Strategies for Deeper Comprehension
Studying text structures and features of the reading in which your students are engaged takes them ‘back
stage’ and into the architecture, or bones of texts. They are able to see how texts are crafted by
deconstructing them with your support.

Some evidence suggests that students who attend to the structure of texts learn more about the content
even while attending to the structure. They are able to identify the features of each text type and therefore
predict how to read more effectively (Duke & Pearson 2002: p.217).

Why It’s Important

       You will find, as you explicitly teach your students about text structures and features, that your
        students become reading detectives, keen to tell you what they have noticed about the architecture
        of the text.
       Their metacognitive language about text structures and features gives them more control of the
        piece they are reading and, maybe, eventually writing.
       Their comprehension broadens, allowing them to analyse and synthesize what the author is writing.
       They become more critical readers.
       They will learn that different types of texts have different purposes. Some will inform, persuade and
        report, while others will entertain and give you an appreciation of literature.
       You can teach your students to read and comprehend fiction and factual text more deeply by
        studying text structures and features, highlighting through metacognitive thinking aloud your
        integration of the content, and the structures around the content.
       The process of sifting information from a text is made easier if your readers have a mindset about
        the type of text they are reading. It’s part of cracking the code as a reader, leading to better
        comprehension.
          VISUALISING Strategy


Visualising is a powerful cognitive tool in comprehension. This module addresses the use of visualising
techniques and the production of visual representations of what has been read. When these are used with a
variety of other comprehension strategies, comprehension is greatly improved.

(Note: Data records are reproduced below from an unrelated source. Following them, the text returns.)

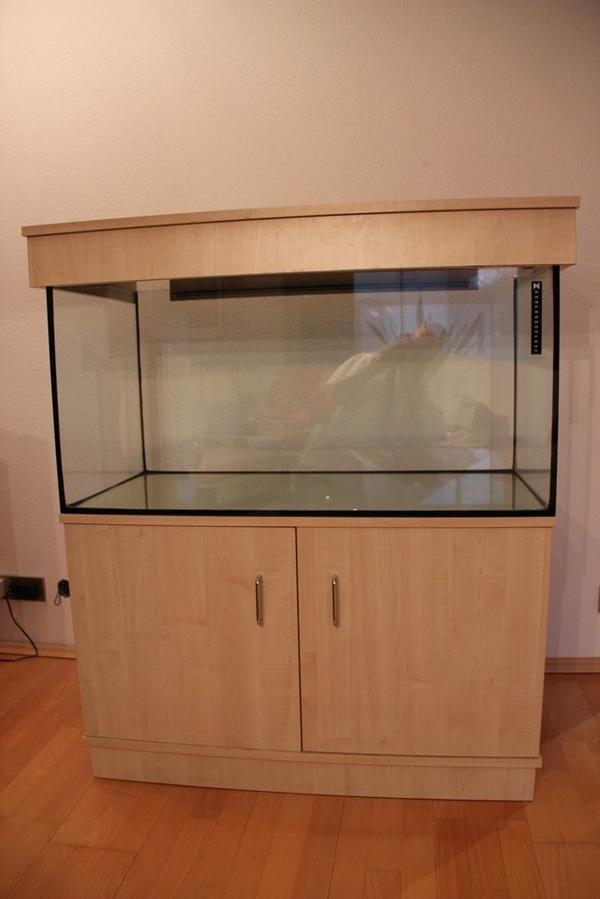 aquarium kies kaufen aquarium kies gebraucht. Black Bedroom Furniture Sets. Home Design Ideas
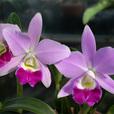 C. Mini Purple 'Spring Time'SM/JGP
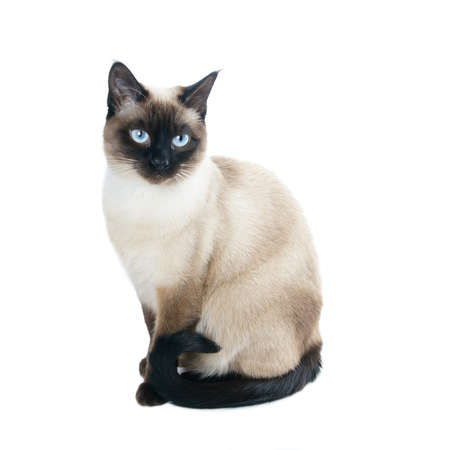white cats: a thai cat is a traditional or old-style siamese cat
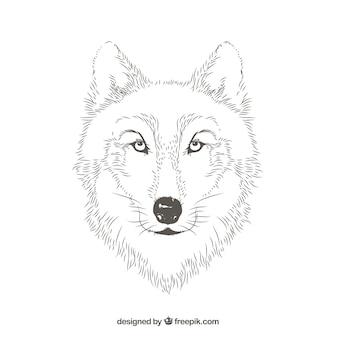 Wolf porträt linien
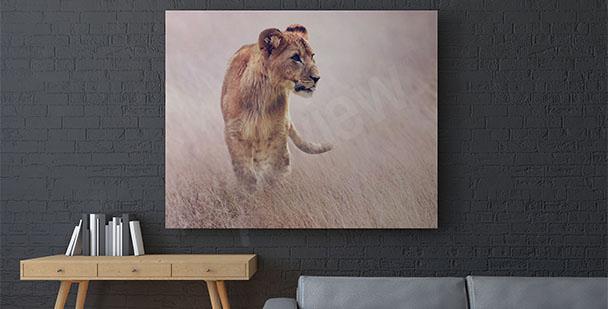 Lioness in the grass canvas print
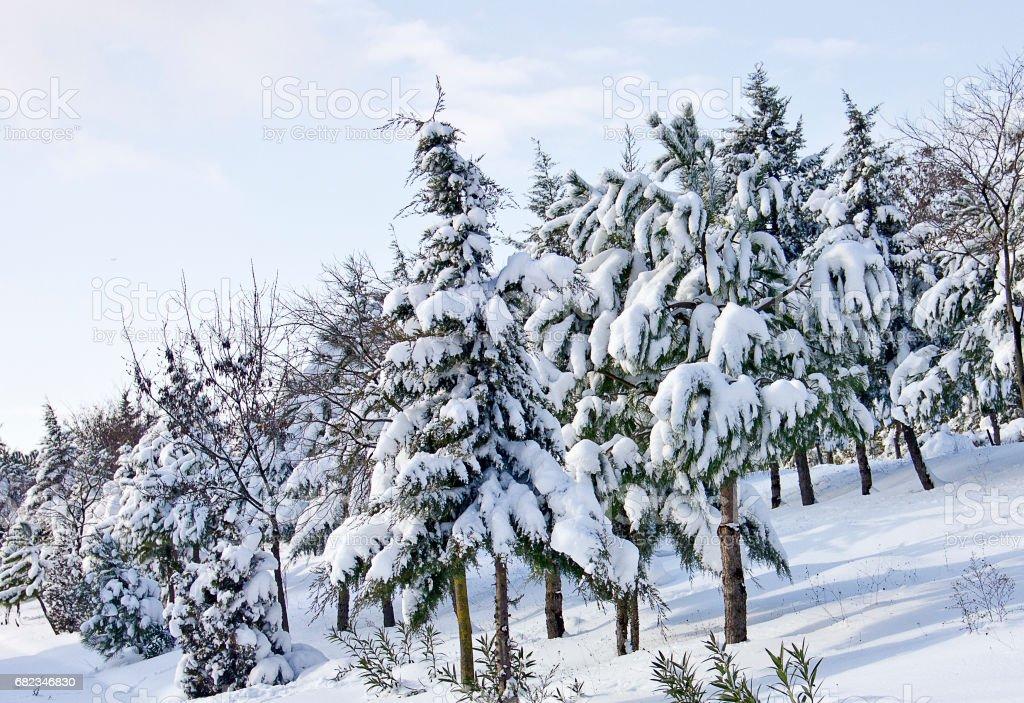 Winter scene zbiór zdjęć royalty-free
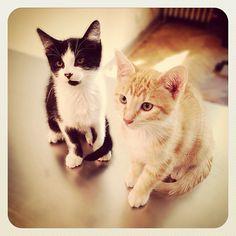 Cookie et Théo, lors de leur première visite vétérinaire à 8 semaines, on ne peut plus détendus sur la table de consultation…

Sadoski and Paivio (1994), after reviewing research studies on imagery and comprehension, concluded that
‘mental imagery improves comprehension, memory, and interpretive understanding of text.’ And according
to August, Flavell and Clift (1984), Garner (1980) and Paris and Myers (1981), ‘Visual imagery also helps
readers in the crucial task of comprehension monitoring, that is, increasing awareness of whether text is
being understood’ (Block & Pressley, 2002, p.306).

Using visualising techniques involves students engaging directly with text to envisage, imagine and 'see' in
the mind's eye images from that text. According to Gambrell and Bales (1986), Lindsay (1988) and Sadoski
and Paivio (1994), ‘The research on imagery and reading comprehension is based on the theory that mental
imagery is a knowledge representation system that readers can use in organizing, integrating, and retrieving
information from written text’ (Block & Pressley 2002, p.305). It activates the use of all the senses: seeing,
feeling, smelling, touching and tasting. Using approaches that enhance your students’ ability to articulate
‘this is what I'm picturing’ helps them to develop and strengthen their comprehension of text. Students say
that visualizing text makes difficult parts easier to understand and makes the reading more interesting. This
in turn motivates them to read more.

Visual Representation involves using graphic organisers and other visual displays to represent the text, to
communicate the information and show relationships beyond the use of words. ‘Teaching readers to use
systematic visual graphs in order to organize ideas will benefit readers in remembering what they read and
improve reading comprehension and achievement . . .’ (Block, 1993).

This module provides examples of how you can scaffold and improve students’ comprehension development
through the use of a variety of visualising techniques and through using visual representations. Obviously
other strategies — such as using prior knowledge to predict and knowledge of text structure — assist your
students to visualize, and producing visual representations helps them summarize. These and other links
should be discussed so that your secondary students draw on a variety of comprehension strategies when
required to understand texts even more.

A Bird’s Eye View Before, During and After Reading
Good readers use visualizing techniques and visual representations in the following ways.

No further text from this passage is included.